It’s no surprise that bedwetting can be a great source of embarrassment for junior. So, it’s important that you talk to him to boost his self-esteem and help him cope with this distressing condition.

Dr Tan Zhen Han, a paediatrician at SBCC Baby & Child Clinic also cautions parents, “Try not to make a big deal out of it, but offer support instead. Remember that bed wetting is not something your child has complete control over.”

Genetics is one of the most common causes for your mini-me’s night-time incontinence, also know as nocturnal enuresis. Dr Tan explains, “Approximately 70 per cent of children who experience bedwetting, have a sibling or parent who [used to wet the bed].”

Most children should be able to have better overnight control of their bladder by age 4 or 5. Yet most children seeking treatment for bedwetting are usually between the ages of 7 and 12, according to KK Women’s and Children’s Hospital. Primary bedwetting — a condition where he consistently passes urine involuntarily at night for a period of six months or more ― can be triggered if the child is being bullied and teased in school, Dr Tan says. He adds that the condition is also more common in boys.

“Approximately 70 per cent of children who experience bedwetting, have a sibling or parent who [used to wet the bed].”

On the other hand, secondary bedwetting occurs when your child’s night-time incontinence begins after a period of six months of staying dry. For that, Dr Tan says, “Psychosocial stressors like parental separation, problems in school or having a new addition to the family could be some of the causes.”

The distinction between these two is that an underlying medical condition is usually linked to secondary bedwetting. This could range from urinary tract infections, constipation and diabetes, to spinal-cord injuries.

Still, getting to the root of junior’s bedwetting requires a complex process of elimination. Nor is not something as simple as avoiding spicy or citrus foods. Debunking the link between consuming these foods and bedwetting, Dr Tan says, “Some parents avoid giving [those foods] to their children, due to their concerns that it might irritate the bladder.”

Bedwetting, he notes, is likely caused by an interplay between three factors: Increased urine production during sleep, reduced bladder capacity and a lack of arousal from sleep.

Click to learn Dr Tan’s expert methods to curb bedwetting…

Dr Tan suggests that you try these methods:

1.  Limit liquid intake two hours before bedtime

Get junior to consume most of his liquids in the earlier part of the day instead. However, don’t go overboard by restricting his intake to the point that he becomes thirsty. Dr Tan advises that your kid refrains from taking caffeine-rich foods and drinks in the evening. Besides chocolate, he should avoid drinking tea, coffee, energy and fizzy drinks.

2. Establish a toilet schedule

Besides just making routine visits to the toilet a mandatory part of your kid’s bedtime routine, Dr Tan says to try the double-voiding routine, too. This therapy helps people who have a problem completely emptying their bladder. So, they are taught to urinate, relax for a spell, then empty their bladder again. Do this: Make sure they go to the toilet 30 to 60 minutes before bedtime and again right before they turn in.

3. “Awakening” routine

If he wakes up in the middle of the night, encourage him to go to the toilet then.

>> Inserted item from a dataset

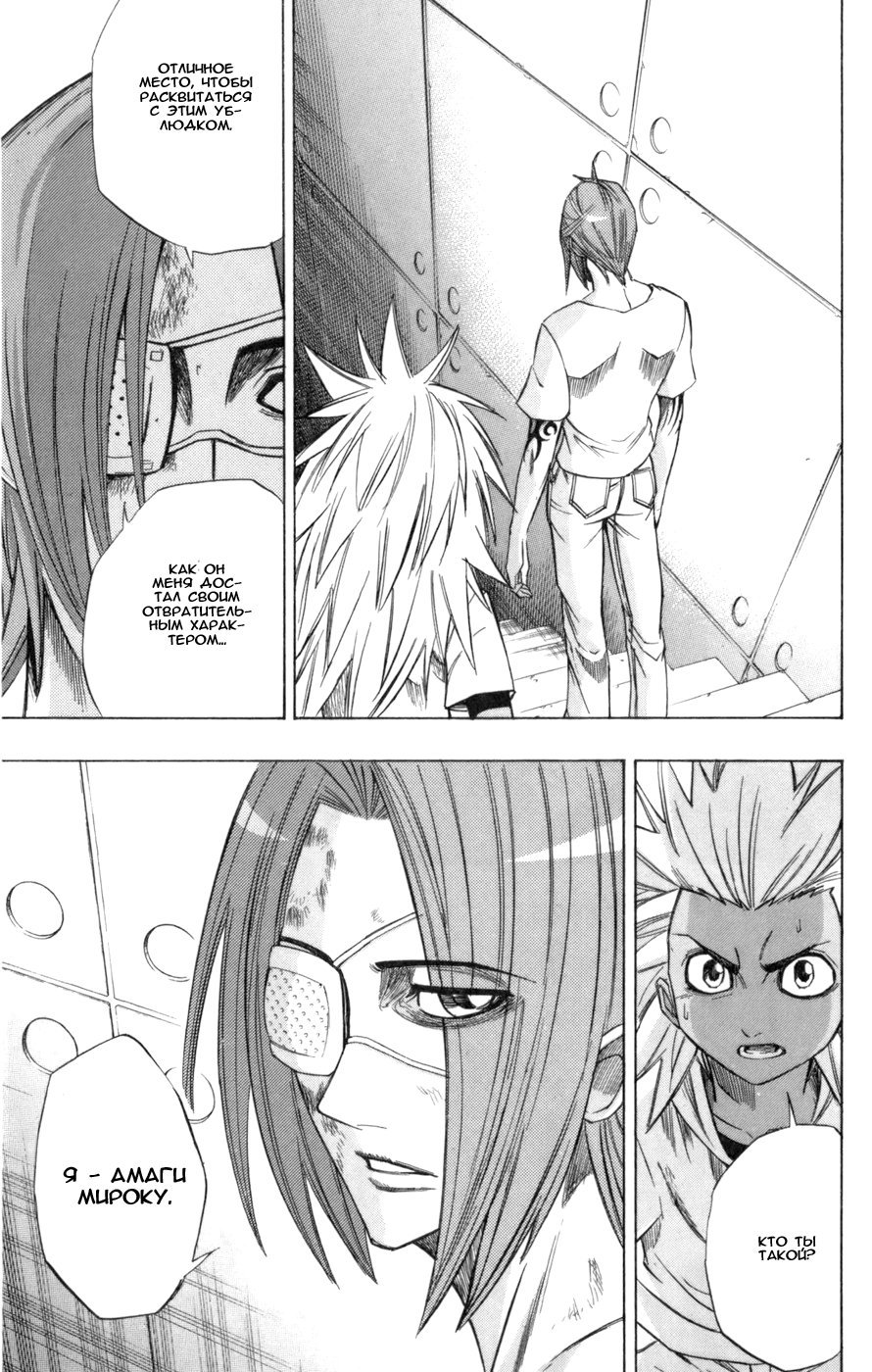 Манга Псайрен - Глава 55 Страница 3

You can rehearse the steps your child needs to take to visit the toilet at night. Later, try waking him up two to three hours after his bedtime or just before you go to sleep. Dr Tan says, “Always avoid carrying your child. Instead, let him or her find the toilet independently.” Install a night light in your child’s bedroom or the hallway and toilet, so that he won’t be afraid to visit the toilet at night.

4. Use positive reinforcement

Incentive charts like earning points or stars whenever your child has a dry night and then getting a small reward in exchange for it, can bolster his self-confidence. Or it could also be as simple as praising your child, Dr Tan notes.

5. Bladder training

Bladder training is sometimes included in the therapy, especially for children with weak control. These bladder-training exercises are aimed at strengthening the muscles that control his bladder or to increase the amount of pee the organ can hold. These include:

* Stop-start training As the name suggests, the child is asked to practise starting and stopping the passage of urine while urinating. This is used mainly to strengthen the muscles.

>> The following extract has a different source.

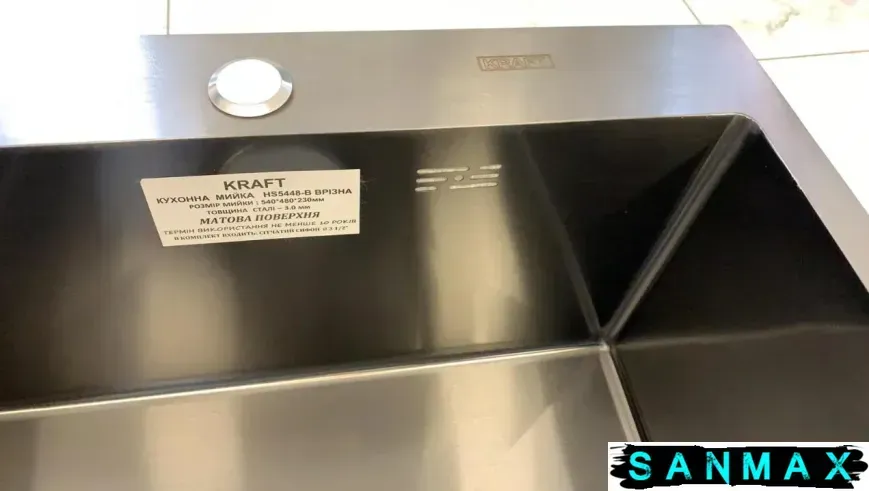 Кухонна інтегрована мийка Kraft HS5448 Чорний HSB5448 фото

* Bladder stretching exercise To increase the capacity of his bladder, your child will be encouraged to drink lots of fluids during the day and have him hold the urine for successively longer intervals.

However, Dr Tan points out that this should complement other methods as there is “insufficient evidence” to recommend bladder training as an initial treatment for kids who wet the bed at night.

Incidentally, while it won’t stop junior from wetting the bed, adding a waterproof sheet on top of your mattress can help you deal with your frustrations of having to constantly change the sheets. Dr Tan points out, “Letting your child help change the wet sheets may be helpful, too. [That way] It can make him or her feel like a part of the solution rather than the problem.”

Dr Tan Zhen Han is a paediatrician at SBCC Baby & Child Clinic.